Improv Games for Communication
Communication lies at the heart of relationships. While many improv games and scenes rely on words for their ‘success’, there is far more going on with our body language and other cues that we may not even be aware of. Keeping our senses aware and our attention outwards can vastly help how efficiently and productively we can communicate.
1. Yes and
It is time or the bedrock of all improv games. The tenet of our entire artform. However well we may know this, and however many times it has already been done, it is always a good starting point for a group.
- Get into pairs.
- 1st person suggests an activity starting with the word ‘Let’s’. Eg. ‘Let’s draw a fish’
- 2nd person responds with ‘yes and…’ before adding something to the idea.
- Every subsequent sentence starts with ‘yes and’
- It might go like this…
- ‘Let’s draw a fish’
- ‘Yes and let’s colour it purple’
- ‘Yes and let’s make it psychedelic’
- ‘Yes and then it could come to life’
- ‘Yes and then we could have psychedelic fish and chips’ etc.
+ + + +
[Task] Write out the improv games text word for word, between "- Get into pairs." and "and chips’ etc.", inclusive.

(Extracted records)
+ + + +
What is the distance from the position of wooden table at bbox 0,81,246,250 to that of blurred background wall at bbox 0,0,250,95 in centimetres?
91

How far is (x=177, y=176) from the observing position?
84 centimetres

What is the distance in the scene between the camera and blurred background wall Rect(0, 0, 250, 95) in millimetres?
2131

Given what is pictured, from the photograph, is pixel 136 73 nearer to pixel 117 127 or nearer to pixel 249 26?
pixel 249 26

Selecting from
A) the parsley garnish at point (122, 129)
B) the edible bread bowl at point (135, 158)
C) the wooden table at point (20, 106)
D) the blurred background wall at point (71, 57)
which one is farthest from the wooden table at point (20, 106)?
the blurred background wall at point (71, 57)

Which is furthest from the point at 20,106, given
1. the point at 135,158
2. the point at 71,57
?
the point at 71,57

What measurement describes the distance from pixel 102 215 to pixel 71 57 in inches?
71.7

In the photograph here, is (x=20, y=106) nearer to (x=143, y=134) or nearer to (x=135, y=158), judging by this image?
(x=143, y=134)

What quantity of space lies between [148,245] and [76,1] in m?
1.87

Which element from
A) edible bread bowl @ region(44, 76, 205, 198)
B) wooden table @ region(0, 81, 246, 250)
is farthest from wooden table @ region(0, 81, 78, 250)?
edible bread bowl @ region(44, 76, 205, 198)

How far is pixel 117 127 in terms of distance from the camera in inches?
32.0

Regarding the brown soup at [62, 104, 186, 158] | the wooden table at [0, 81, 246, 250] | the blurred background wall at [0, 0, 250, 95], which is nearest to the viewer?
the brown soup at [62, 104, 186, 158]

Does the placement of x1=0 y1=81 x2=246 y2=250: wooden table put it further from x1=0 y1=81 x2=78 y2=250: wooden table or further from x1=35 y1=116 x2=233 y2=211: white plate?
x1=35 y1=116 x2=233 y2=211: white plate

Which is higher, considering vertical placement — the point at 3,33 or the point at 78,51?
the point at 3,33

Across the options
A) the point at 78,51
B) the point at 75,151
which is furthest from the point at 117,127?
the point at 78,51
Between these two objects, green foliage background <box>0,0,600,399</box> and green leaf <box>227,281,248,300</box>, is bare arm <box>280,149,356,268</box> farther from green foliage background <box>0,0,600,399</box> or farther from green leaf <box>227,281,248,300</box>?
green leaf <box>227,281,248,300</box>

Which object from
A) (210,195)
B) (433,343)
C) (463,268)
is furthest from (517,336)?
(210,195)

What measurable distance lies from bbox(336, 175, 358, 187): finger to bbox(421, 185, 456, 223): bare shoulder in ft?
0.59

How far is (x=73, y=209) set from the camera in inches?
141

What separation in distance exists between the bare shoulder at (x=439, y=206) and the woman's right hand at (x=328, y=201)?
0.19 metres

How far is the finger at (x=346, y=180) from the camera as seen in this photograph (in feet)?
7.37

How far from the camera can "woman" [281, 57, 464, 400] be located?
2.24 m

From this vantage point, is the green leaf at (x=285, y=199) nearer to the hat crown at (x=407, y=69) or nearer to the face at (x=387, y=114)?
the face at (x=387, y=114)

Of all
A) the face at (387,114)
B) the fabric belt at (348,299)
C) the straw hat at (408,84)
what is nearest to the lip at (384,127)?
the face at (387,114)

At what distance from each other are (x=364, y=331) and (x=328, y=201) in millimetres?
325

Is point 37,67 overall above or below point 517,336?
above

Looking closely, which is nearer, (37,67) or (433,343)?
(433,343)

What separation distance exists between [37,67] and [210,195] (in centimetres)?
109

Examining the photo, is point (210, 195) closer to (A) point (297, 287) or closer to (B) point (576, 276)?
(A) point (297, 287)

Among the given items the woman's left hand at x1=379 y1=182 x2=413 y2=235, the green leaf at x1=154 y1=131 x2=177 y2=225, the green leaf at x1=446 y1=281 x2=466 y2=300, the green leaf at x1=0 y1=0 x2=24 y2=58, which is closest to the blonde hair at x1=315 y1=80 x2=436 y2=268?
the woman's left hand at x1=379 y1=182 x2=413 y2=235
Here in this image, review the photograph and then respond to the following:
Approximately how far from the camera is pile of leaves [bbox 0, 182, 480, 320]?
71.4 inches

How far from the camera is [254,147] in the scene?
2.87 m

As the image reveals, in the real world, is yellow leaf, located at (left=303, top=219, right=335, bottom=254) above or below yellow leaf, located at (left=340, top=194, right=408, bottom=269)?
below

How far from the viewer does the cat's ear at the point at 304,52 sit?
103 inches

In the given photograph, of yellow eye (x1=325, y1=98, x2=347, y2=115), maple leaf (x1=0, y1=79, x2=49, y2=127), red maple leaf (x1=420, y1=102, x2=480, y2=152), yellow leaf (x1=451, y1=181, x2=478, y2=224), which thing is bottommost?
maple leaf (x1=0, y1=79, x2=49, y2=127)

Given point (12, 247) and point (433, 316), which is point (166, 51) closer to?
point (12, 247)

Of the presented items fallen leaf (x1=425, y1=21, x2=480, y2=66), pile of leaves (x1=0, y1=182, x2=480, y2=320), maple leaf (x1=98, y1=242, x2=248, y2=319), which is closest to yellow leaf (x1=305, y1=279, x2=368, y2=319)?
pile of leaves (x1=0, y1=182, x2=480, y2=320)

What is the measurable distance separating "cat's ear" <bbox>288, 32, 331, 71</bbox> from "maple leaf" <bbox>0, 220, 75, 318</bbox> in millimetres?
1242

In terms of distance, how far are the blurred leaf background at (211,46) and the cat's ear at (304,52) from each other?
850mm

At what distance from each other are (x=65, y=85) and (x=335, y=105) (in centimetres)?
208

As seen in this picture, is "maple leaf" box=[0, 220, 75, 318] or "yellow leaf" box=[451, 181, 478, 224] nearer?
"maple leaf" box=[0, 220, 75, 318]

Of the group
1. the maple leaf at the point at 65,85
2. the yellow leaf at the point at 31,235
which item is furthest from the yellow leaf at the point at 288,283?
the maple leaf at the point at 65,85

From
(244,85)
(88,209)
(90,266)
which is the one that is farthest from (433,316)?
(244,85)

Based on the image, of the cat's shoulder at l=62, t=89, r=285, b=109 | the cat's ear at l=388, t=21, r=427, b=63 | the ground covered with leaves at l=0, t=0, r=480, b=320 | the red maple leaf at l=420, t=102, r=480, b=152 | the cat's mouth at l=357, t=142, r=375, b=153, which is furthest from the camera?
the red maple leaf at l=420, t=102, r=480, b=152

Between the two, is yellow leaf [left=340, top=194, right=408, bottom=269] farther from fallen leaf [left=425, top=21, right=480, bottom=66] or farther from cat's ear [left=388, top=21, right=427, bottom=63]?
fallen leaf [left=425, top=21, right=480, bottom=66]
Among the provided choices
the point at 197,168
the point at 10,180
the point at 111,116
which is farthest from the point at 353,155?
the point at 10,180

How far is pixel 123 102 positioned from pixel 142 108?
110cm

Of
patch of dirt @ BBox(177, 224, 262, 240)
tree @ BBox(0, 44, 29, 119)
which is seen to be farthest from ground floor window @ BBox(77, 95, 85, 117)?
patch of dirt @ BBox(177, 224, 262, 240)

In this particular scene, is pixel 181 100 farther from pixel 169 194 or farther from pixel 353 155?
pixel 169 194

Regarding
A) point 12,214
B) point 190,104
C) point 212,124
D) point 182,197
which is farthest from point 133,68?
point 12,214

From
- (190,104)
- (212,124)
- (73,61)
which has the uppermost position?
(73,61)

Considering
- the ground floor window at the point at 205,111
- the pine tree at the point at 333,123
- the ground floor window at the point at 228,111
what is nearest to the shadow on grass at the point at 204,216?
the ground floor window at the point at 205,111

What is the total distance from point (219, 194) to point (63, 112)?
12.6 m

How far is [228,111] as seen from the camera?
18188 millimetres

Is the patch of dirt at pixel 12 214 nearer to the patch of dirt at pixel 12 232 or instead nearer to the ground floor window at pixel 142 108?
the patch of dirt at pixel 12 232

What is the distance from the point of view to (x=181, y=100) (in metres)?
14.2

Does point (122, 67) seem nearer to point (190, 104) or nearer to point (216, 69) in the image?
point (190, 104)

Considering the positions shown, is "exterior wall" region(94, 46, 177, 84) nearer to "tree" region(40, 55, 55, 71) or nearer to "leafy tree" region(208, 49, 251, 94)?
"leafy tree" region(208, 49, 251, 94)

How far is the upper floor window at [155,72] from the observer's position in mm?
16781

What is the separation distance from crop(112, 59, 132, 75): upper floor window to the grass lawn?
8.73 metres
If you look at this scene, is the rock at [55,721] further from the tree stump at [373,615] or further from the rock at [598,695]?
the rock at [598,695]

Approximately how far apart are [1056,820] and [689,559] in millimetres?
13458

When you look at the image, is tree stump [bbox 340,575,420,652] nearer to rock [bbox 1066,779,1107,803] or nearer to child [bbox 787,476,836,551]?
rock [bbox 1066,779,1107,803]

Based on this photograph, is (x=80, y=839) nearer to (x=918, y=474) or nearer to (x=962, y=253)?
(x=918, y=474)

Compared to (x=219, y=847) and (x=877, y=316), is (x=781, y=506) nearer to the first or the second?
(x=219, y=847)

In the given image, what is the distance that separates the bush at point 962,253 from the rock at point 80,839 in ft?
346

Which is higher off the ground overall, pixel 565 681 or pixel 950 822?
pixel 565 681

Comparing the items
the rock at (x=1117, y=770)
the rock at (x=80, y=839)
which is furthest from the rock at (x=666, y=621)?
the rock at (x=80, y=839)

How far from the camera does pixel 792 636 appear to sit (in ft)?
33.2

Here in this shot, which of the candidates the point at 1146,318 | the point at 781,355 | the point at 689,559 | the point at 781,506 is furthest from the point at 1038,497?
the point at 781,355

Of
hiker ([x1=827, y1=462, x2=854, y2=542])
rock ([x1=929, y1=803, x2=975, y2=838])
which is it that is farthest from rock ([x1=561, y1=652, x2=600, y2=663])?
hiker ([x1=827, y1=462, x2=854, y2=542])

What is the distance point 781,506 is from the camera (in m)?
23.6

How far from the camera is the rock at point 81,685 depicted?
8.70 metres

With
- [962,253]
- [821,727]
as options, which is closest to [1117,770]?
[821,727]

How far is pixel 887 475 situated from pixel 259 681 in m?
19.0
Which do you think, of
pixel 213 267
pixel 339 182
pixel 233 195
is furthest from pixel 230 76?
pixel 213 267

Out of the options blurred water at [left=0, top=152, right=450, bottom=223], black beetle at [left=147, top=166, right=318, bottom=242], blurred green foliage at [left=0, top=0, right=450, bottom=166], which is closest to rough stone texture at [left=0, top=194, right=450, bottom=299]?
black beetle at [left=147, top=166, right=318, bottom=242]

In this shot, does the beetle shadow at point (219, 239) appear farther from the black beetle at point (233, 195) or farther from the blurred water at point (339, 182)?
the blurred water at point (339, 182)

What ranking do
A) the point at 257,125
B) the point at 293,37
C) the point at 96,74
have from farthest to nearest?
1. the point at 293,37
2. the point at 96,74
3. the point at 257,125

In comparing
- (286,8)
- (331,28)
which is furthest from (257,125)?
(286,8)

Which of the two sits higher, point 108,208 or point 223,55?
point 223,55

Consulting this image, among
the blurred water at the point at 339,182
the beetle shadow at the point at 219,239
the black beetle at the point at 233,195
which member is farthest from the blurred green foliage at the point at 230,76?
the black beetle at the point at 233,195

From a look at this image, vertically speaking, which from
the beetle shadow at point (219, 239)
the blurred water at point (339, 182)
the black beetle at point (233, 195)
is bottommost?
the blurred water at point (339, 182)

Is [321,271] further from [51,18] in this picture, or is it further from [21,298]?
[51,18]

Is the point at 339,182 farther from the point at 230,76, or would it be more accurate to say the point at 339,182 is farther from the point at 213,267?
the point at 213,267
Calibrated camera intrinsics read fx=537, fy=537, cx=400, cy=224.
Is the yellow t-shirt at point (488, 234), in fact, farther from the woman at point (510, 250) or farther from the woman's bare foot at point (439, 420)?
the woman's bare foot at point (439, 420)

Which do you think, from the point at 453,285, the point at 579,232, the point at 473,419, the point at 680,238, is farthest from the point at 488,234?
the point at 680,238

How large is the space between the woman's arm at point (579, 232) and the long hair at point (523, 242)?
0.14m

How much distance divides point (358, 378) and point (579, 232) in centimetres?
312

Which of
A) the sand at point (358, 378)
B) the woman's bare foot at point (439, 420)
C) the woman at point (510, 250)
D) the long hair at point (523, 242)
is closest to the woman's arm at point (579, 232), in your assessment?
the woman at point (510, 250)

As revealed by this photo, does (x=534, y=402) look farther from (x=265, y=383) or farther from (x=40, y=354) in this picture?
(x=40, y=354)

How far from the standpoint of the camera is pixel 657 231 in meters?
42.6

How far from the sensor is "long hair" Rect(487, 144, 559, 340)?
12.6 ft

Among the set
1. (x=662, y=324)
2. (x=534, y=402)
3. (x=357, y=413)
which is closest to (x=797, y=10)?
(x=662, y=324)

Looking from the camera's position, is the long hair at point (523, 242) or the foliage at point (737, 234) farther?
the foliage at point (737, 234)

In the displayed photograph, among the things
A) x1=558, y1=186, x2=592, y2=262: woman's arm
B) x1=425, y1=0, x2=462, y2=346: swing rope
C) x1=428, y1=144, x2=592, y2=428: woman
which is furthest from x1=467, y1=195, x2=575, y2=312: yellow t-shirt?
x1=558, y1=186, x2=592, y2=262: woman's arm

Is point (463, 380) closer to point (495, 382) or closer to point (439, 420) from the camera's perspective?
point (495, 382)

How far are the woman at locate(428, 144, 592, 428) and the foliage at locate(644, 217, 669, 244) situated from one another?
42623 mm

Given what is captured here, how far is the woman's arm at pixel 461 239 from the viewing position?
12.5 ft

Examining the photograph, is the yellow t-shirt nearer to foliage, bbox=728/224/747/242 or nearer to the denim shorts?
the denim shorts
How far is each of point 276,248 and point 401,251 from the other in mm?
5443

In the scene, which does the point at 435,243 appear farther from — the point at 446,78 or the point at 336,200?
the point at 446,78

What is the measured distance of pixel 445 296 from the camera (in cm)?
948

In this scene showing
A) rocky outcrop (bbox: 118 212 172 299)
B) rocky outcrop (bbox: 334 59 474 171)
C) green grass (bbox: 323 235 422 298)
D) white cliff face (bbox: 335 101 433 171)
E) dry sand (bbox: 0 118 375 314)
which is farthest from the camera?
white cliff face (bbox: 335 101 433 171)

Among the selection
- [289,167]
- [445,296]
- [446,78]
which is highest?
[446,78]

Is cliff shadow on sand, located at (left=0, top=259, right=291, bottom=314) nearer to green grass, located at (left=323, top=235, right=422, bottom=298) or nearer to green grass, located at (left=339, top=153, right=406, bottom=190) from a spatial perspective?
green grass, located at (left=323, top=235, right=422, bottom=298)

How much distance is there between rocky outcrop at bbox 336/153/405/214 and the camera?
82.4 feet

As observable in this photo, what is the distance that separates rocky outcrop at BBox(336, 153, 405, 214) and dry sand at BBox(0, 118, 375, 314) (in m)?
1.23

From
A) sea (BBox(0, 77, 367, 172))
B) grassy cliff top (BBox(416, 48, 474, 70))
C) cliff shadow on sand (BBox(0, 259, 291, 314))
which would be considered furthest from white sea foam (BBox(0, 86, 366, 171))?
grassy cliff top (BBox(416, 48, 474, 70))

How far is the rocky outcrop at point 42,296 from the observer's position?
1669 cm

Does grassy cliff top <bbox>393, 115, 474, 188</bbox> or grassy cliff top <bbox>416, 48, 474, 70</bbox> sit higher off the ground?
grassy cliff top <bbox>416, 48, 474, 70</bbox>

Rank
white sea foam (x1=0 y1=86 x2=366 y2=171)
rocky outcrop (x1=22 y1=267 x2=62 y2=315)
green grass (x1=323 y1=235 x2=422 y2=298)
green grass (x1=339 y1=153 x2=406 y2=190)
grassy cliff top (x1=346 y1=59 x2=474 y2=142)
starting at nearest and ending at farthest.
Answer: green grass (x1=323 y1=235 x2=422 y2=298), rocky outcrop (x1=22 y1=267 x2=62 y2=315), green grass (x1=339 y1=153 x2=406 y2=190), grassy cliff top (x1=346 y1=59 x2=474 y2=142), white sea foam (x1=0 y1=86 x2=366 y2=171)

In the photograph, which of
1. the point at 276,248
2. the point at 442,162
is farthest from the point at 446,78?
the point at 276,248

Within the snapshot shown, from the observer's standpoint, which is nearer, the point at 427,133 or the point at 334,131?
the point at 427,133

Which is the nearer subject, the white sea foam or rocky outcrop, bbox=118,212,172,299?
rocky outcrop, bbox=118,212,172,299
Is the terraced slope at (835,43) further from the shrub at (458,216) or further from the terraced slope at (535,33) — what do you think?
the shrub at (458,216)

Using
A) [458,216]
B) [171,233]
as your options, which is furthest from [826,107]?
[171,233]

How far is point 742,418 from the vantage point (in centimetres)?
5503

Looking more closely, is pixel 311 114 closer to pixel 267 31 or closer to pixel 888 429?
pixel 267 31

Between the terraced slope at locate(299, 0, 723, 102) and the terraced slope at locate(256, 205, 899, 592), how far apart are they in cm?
+ + + +
[Solution to this exercise]
- Get into pairs.
- 1st person suggests an activity starting with the word ‘Let’s’. Eg. ‘Let’s draw a fish’
- 2nd person responds with ‘yes and…’ before adding something to the idea.
- Every subsequent sentence starts with ‘yes and’
- It might go like this…
- ‘Let’s draw a fish’
- ‘Yes and let’s colour it purple’
- ‘Yes and let’s make it psychedelic’
- ‘Yes and then it could come to life’
- ‘Yes and then we could have psychedelic fish and chips’ etc.